The funding source for the Bradford County Environmental Education Grant Program - tipping fees that gas drilling companies paid to dispose of drill cutting waste at the Northern Tier Solid Waste Authority's landfill in West Burlington Township - has dried up, said Dan Rhodes, education coordinator for the Bradford County Conservation District.

"Gas companies have found other ways to get rid of their wastes," Rhodes said at the most recent meeting of the Bradford County commissioners. "They either send them out of state or recycle them now. So those tipping fees don't exist (anymore)."

Since the Bradford County Environmental Education Grant Program was established by the Bradford County commissioners in 2010, it has provided a total of $24,126 in grants for 24 different projects in Bradford County, Rhodes said.

"We were able to get a lot of projects done through this education (grant program)," Rhodes said. "It really benefited a lot of people."

For example, the program provided a $4,000 grant to the Towanda School District to create a walking trail on Towanda School District property in the woods behind Towanda High School, Rhodes said. The trail will have exercise equipment along it and signage relating to physical fitness and nature features along the trail, Rhodes said.

The trail, which will be used by the public and students, is still in the process of being developed, he said.

While the public is welcome to use the trail and the fitness equipment along the trail, the Towanda School District would prefer that the public use the trail during those times when students are not at school, such as on weekends, in the summer, or after 4 p.m. on weekdays during the school year, said Dennis Peachey, Towanda High School principal.

"If it's not possible to do that (use the trail when students are not at school), then we would ask the public if they could please check in" at the high school office to register their names before using the trail, he said.

"It's a safety and security issue," Peachey explained. "We want the public to use (the trail) but at the same time we would prefer (that they use it when students are not at school)."

Peachey said the signs for the Towanda School District trail still need to be installed. He said he hoped the trail would be completed and open for use by this spring or early summer.

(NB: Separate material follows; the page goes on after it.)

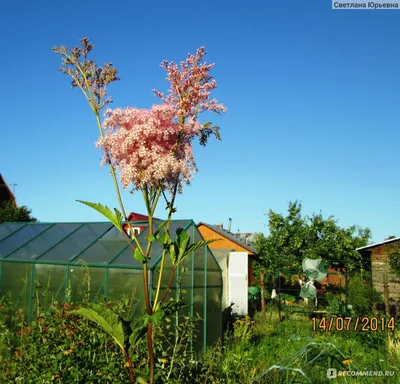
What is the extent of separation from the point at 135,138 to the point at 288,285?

The Bradford County program also provided $461 to the Carantouan Greenway to develop tree identification trails in Round Top Park in Athens Township and in Mt. Pisgah State Park.

Under the Carantouan project, numbered tags have been affixed to 25 types of common trees along trails in the two parks, said Marty Borko, vice-president of the Carantouan Greenway.

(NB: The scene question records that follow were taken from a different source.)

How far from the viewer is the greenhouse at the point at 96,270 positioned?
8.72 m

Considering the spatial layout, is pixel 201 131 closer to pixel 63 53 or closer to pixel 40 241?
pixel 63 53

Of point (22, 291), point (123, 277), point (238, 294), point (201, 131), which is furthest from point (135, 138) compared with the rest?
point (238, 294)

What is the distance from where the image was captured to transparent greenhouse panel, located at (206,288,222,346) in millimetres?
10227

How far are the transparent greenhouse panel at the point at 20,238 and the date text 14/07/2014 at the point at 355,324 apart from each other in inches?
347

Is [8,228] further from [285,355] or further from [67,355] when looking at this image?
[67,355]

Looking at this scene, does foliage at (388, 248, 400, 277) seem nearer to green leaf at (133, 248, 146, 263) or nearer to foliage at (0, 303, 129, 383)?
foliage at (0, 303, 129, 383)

The tags correspond to descriptions of the trees that are contained in a brochure which can be printed from the Carantouan Greenway's website.

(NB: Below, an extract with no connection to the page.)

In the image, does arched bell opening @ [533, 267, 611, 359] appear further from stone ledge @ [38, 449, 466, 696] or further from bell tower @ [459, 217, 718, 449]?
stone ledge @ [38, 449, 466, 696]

The tags, each of which has a number ranging from 1 to 25, allow the walker to identify the species of tree it is affixed to. The tags are easy to spot, as they are large, yellow, and diamond-shaped, Borko said.

Signs have also been installed on various places along the trails informing the public that they can download the brochure from the website, which is www.carantouangreenway.org.

The Carantouan project provides "an interesting and fun way to learn about trees," according to written information provided by the Bradford County Conservation District, which administered Bradford County's environmental education grant program.

The tree identification tags had previously been placed on trails in the Carantouan Greenway's 50-acre Wildwood Reserve on Shepard Road in the Town of Barton.

The Bradford County program also provided a $5,000 grant for the design and creation of new educational signs, which have been installed at the Bradford County Conservation District's Wilbur Beers family wetlands area on Lake Road in Wysox. A number of the new signs replaced signs that were in disrepair due to vandalism.

While the Bradford County environmental education grant program has ended, grant money for environmental education projects is still available from other sources, such as the Pennsylvania Department of Environmental Education and the Pennsylvania Association of Conservation Districts, Rhodes said.

For information and assistance in obtaining environmental education grants from these other sources, contact Rhodes at the Bradford County Conservation District or Brian Driscoll at BLaST Intermediate Unit 17.

Besides funding environmental education projects, the tipping fees that NTSWA provided to Bradford County were also used to pay for improvements in local county parks and to assist ambulance companies and fire companies in paying for things like vehicles, equipment and training.